Here are the reasons. First, we don’t ask a lot of our users to watch all of the content on our site, but we do ask that people be civil in our community areas, like reviews and discussion forums. While anonymity has many benefits to society, helping to maintain a civil community online is not one of them. One way of reducing the random offensive comments and troll activity is to ask people to stand behind their words with their real names. We’re under no illusions that this is a silver bullet (a thought that occurred to me recently as I responded to a user named Fred Flintstone, though perhaps his parents really did have an interesting sense of humor), but it’s something we require moving forward.
As with many online communities, most of our users are friendly and reasonable, but the rants of a minority of loud and belligerent few can overwhelm the voices of the well-meaning majority. We’ll continue to prune the reviews and discussion forums by hand, but we can no longer scale to handle the volume of user-submitted content coming in our doors each day now.

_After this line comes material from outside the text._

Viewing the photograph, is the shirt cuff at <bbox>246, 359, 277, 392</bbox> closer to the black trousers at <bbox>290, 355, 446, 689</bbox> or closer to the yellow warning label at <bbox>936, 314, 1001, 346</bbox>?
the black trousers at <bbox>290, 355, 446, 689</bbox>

The other reason for this change is that we envision a future where online video viewing is more social than the solitary act it tends to be today, and without gathering real names from our users it’s hard to lay the foundation for that. Even with a user’s real name and location, it’s still often hard to tell who someone that wants to be your friend actually is, as I’ve learned with some of the outstanding friend requests I’ve left untouched on Facebook for several months now. Of course, participation in all of these community offerings on Hulu, from reviews and forums to future social features, will continue to be voluntary, but we think there’s room for some groundbreaking advances in online viewing in the future and we’re laying the groundwork for that.
As part of this change, all of us at Hulu will be using our full names in all our communications with you, too. We won’t ask anything of you that we wouldn’t hold ourselves to.